Ora verrà rimpiazzato da nuove regole, molto più lasche; nell’iter previsto dalla legge, c’è da aspettarsi una serie di denunce da parte di stati che hanno visioni più verdi e organizzazioni ambientaliste.

Donald Trump parla fin dai tempi della campagna elettorale della necessità di aiutare la produzione di carbone e le centrali elettriche collegate riducendone gli aggravi per il controllo delle emissioni, strategia su cui invece l’amministrazione Obama aveva piazzato parte del piano per combattere i cambiamenti climatici – a cui invece Trump e i suoi non sembrano credere troppo.

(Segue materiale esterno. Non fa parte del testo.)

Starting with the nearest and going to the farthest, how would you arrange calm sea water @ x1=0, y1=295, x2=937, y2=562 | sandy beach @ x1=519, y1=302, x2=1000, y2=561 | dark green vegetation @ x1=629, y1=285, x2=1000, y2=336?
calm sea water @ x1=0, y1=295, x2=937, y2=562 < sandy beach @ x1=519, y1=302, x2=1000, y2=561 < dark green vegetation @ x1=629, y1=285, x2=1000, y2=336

La distanza è culturale: Obama aveva stretto sui limiti emissivi di diossido di carbonio per tagliare fuori tutte quelle centrali a carbone che non provvedevano agli ammodernamenti necessari, ma sostanzialmente per tagliare fuori proprio il carbone dalla produzione energetica favorendone la sostituzione con altri metodi meno inquinanti; Trump, che ha promesso ai lavoratori delle miniere carbonifere degli Stati Uniti una nuova era florida, sta facendo in modo che, alzando i limiti sulle emissioni (e mantenendoli solo per la ristretta area dell’impianto), non siano necessari miglioramenti tecnologici e aggiornamenti delle centrali.

D’altronde, l’amministrazione Obama è stata il cardine dell’accordo sul Clima di Parigi, mentre Trump aveva promesso già prima di essere eletto di ritirare gli Stati Uniti da quell’intesa multilaterale che lui valuta non vantaggiosa per i propri interessi, un freno verso l’obiettivo “Make America Great Again”, slogan trumpiano consolidato. E così ha fatto.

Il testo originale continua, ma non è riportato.